Retired businessman, GOP activist sues over $48.4 million tax bill

? Gene Bicknell, a retired Pizza Hut magnate from Pittsburg and one-time Republican candidate for governor, is asking a district court to reverse a ruling of the Kansas Court of Tax Appeals and order the state of Kansas to return $48.5 million in state income taxes that he has been disputing for more than a decade.

“Retirees like us should not be penalized by the State’s dire financial situation,” Bicknell said in a statement released to the media Thursday. “We vow to fight for our rights and on behalf of other former Kansas residents who are also facing the same outrageous and political manipulation. We believe it is both unconstitutional and illegal.”

Bicknell’s tax dispute dates back to 2006, when Bicknell sold his company, National Pizza Co., which operated dozens of Pizza Hut franchises around the country. By that time, Bicknell and his wife, Rita, had long since relocated to Florida.

According to his court petition, for tax years 2003, 2004 and 2005, Bicknell filed taxes as a Florida resident and as a Kansas nonresident. In 2006, he paid “tens of millions of dollars” in state and federal capital gains taxes on the proceeds from the sale of his company.
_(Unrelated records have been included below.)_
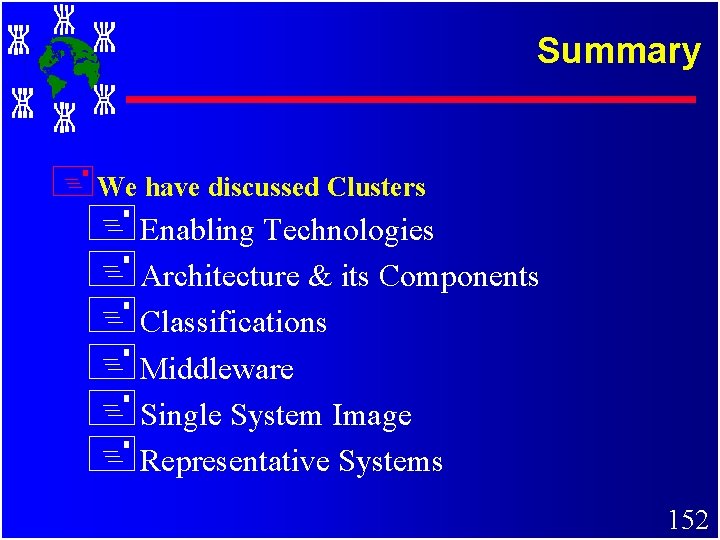 Summary

We have discussed Clusters

Enabling Technologies

Architecture & its Components

Classifications

Middleware

Single System Image

Representative Systems

152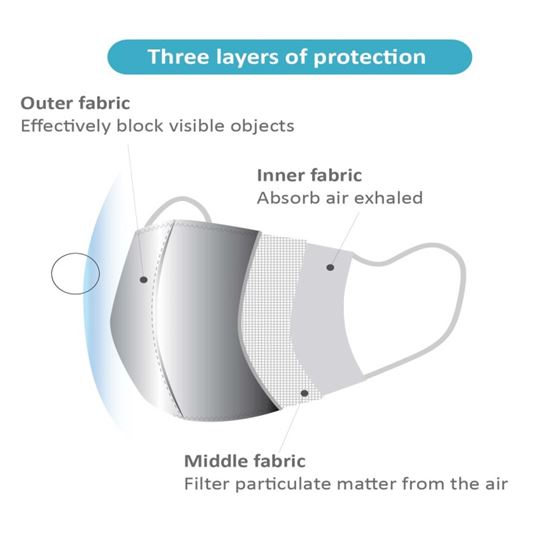 Three layers of protection

Outer fabric
Effectively block visible objects

Inner fabric
Absorb air exhaled

Middle fabric
Filter particulate matter from the air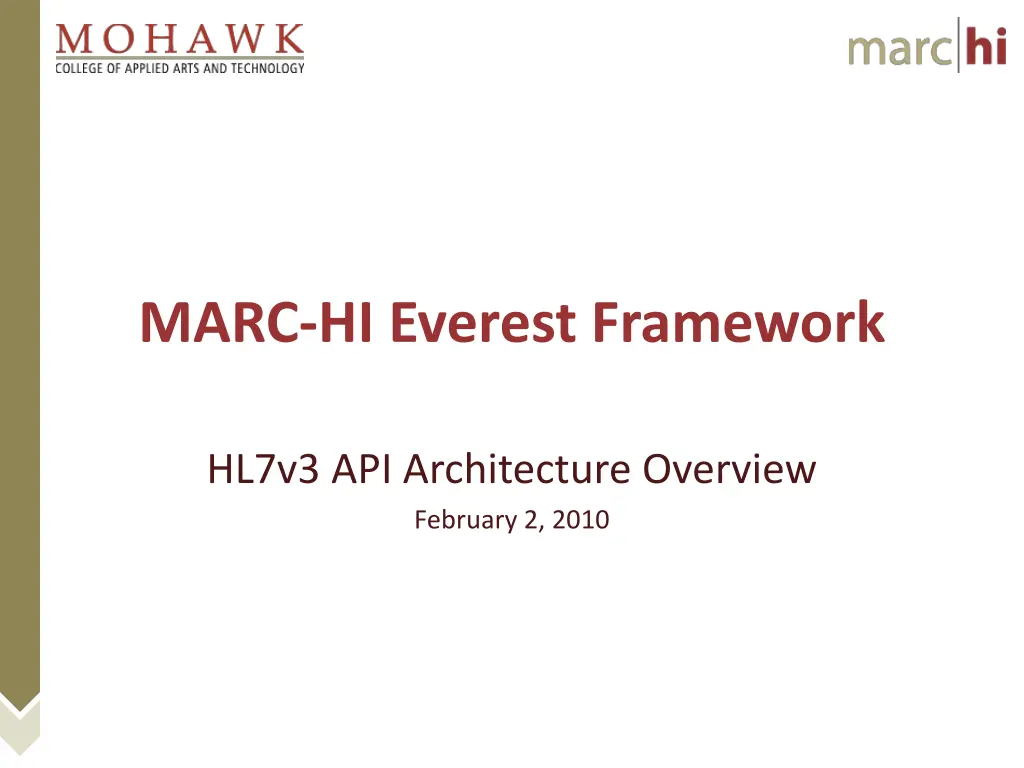 MOHAWK
COLLEGE OF APPLIED ARTS AND TECHNOLOGY

marc|hi

MARC-HI Everest Framework

HL7v3 API Architecture Overview

February 2, 2010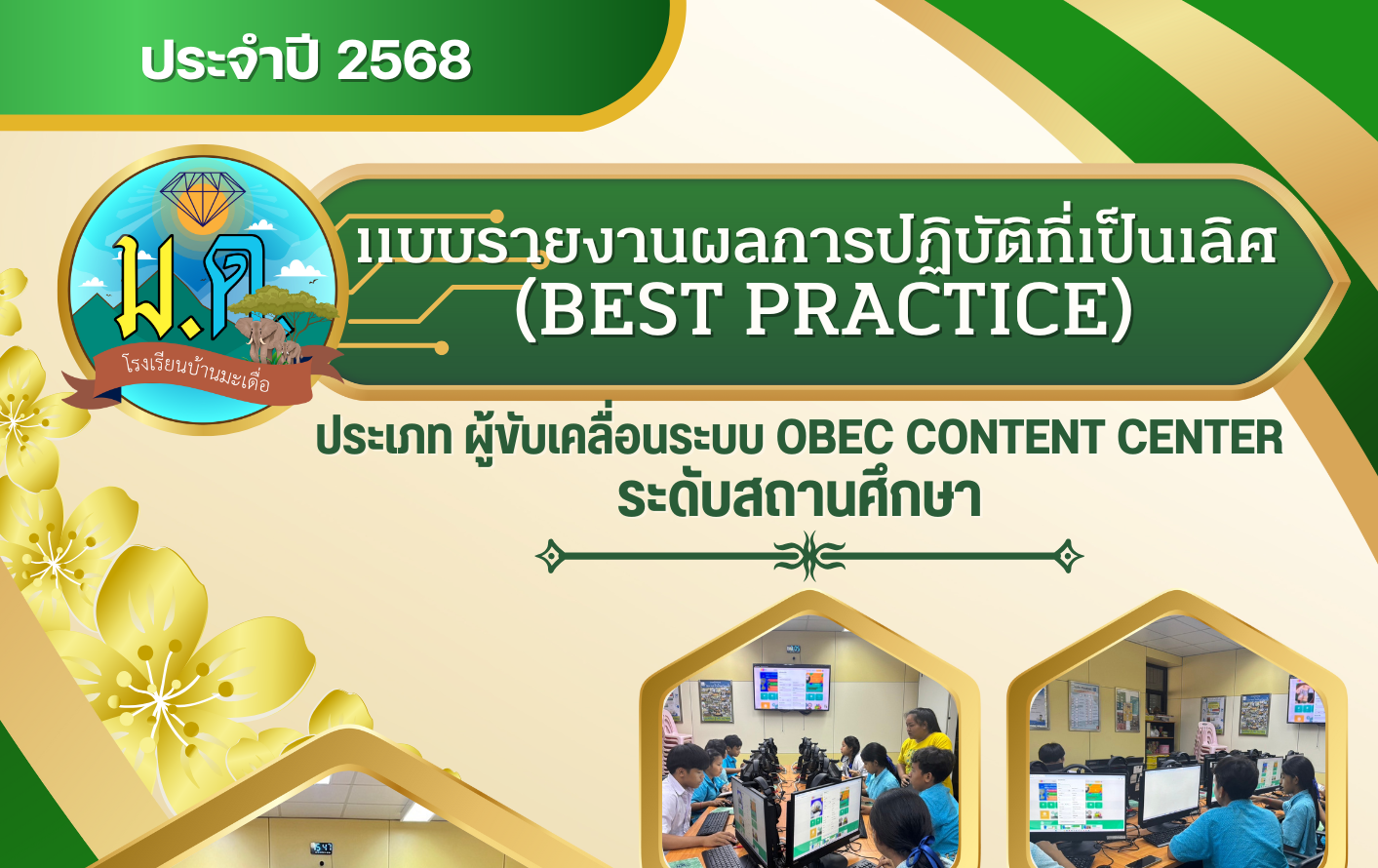 ประจำปี 2568

ม.ด

โรงเรียนบ้านมะเดื่อ

แบบรายงานผลการปฏิบัติที่เป็นเลิศ (BEST PRACTICE)

ประเภท ผู้ขับเคลื่อนระบบ OBEC CONTENT CENTER ระดับสถานศึกษา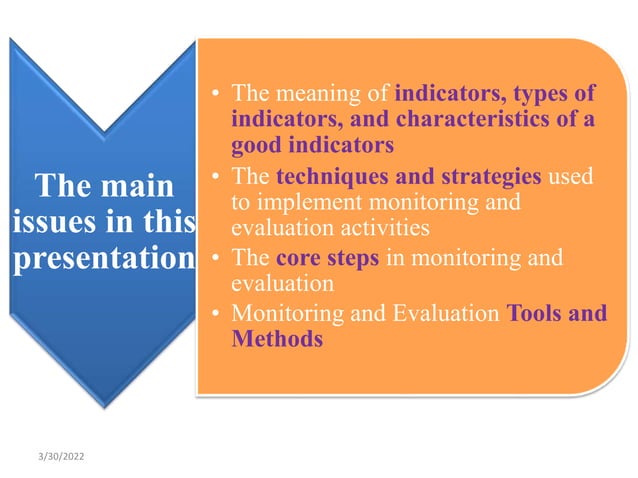 The main issues in this presentation

• The meaning of indicators, types of indicators, and characteristics of a good indicators
• The techniques and strategies used to implement monitoring and evaluation activities
• The core steps in monitoring and evaluation
• Monitoring and Evaluation Tools and Methods

3/30/2022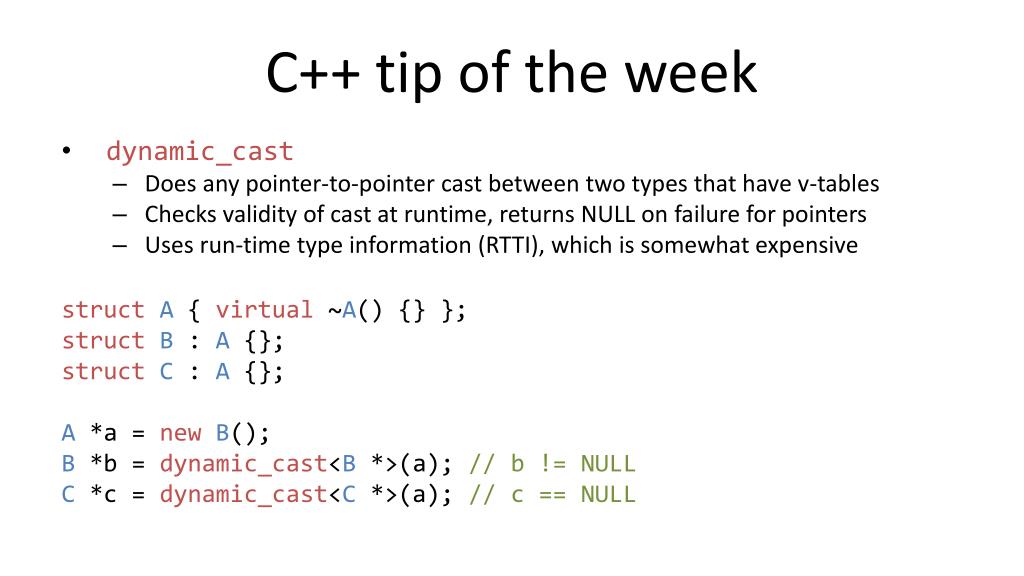 C++ tip of the week

• dynamic_cast
– Does any pointer-to-pointer cast between two types that have v-tables
– Checks validity of cast at runtime, returns NULL on failure for pointers
– Uses run-time type information (RTTI), which is somewhat expensive

struct A { virtual ~A() {} };
struct B : A {};
struct C : A {};

A *a = new B();
B *b = dynamic_cast<B *>(a); // b != NULL
C *c = dynamic_cast<C *>(a); // c == NULL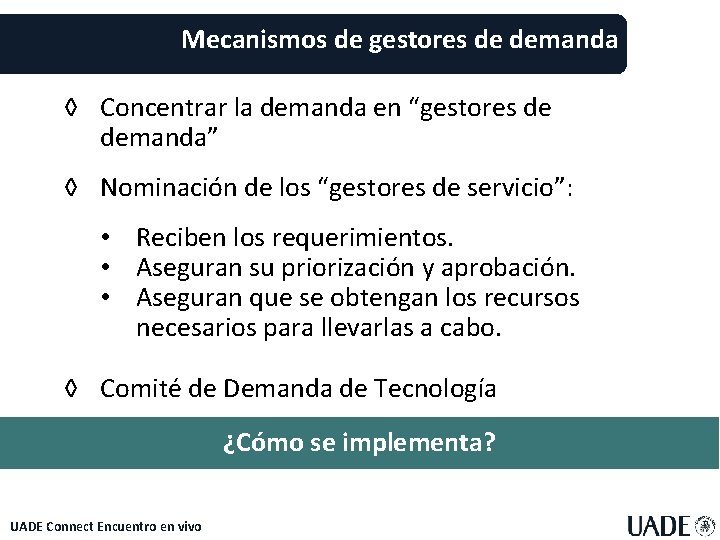 Mecanismos de gestores de demanda

◊ Concentrar la demanda en “gestores de demanda”

◊ Nominación de los “gestores de servicio”:

• Reciben los requerimientos.
• Aseguran su priorización y aprobación.
• Aseguran que se obtengan los recursos necesarios para llevarlas a cabo.

◊ Comité de Demanda de Tecnología

¿Cómo se implementa?

UADE Connect Encuentro en vivo

UADE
Then, in September 2007, according to the petition, the Department of Revenue, which had been silent about his nonresident status since 2003, audited his returns, resulting in an assessment in October 2009 of $42.5 million in taxes, plus interest and penalties, for tax years 2005 and 2006.

That added up to $48.4 million, which Bicknell paid to the department in order to secure his right to appeal.

The petition alleges that Bicknell was targeted by the department as part of its “nonresidency” program during the administration of then-Gov. Kathleen Sebelius, a Democrat, a program that he alleges “sought to identify high-income taxpayers who filed Kansas tax returns as non-residents.”

“The State actively and aggressively targeted a specific class of individuals as a new way to generate tax income,” the petition states. “Former Kansas residents, who elected to move their legal domicile/residence to another state for reasons including family, business or climate, became targets under this new ‘non-residency program’ and were ‘flagged’ for scrutiny and tax assessment.”

It continues: “Under the administration of Republican Governor Sam Brownback, the Department continued this outrageous program. The Department has leveraged its governmental resources and clout to impose taxes upon these former residents, as it has upon Mr. Bicknell for 10 years now, to force payment of the taxes or face the burden of prolonged and expensive proceedings to contest the taxes.”

The department’s current spokeswoman, Rachel Whitten, said the agency does not comment on pending litigation.

But Joan Wagnon, who served as revenue secretary throughout the Sebelius administration, denied that the agency did anything wrong.

“We did our job,” she said in a phone interview. “My job was to collect taxes and follow the law. Gene Bicknell didn’t. He had numerous opportunities to settle that case. He turned them all down.”

Wagnon said the agency stepped up efforts to collect unpaid taxes in the wake of the economic downturn in 2009 and 2010 and that the effort involved much more than targeting people who claimed to have moved out of state.

She said the agency made numerous offers to settle the case, during both the Sebelius and Brownback administrations, but that Bicknell had rejected all such offers.

Bicknell first appealed the assessment in October 2010 to the Kansas Court of Tax Appeals. After three years of proceedings, that court upheld the agency’s decision in a December 2013 ruling.

Bicknell then appealed to the Kansas Court of Appeals, which reversed the tax court’s decision and remanded the case back for further proceedings, saying the tax court had not provided a full explanation of why it considered Bicknell a Kansas resident and not a Florida resident.

Last month, the Court of Tax Appeals issued its final, written order. Bicknell is now asking the Crawford County District Court to reverse that order, declare that he is a Florida resident and order the state to repay the $48.4 million in taxes, interest and penalties that he paid in order to secure his right to appeal.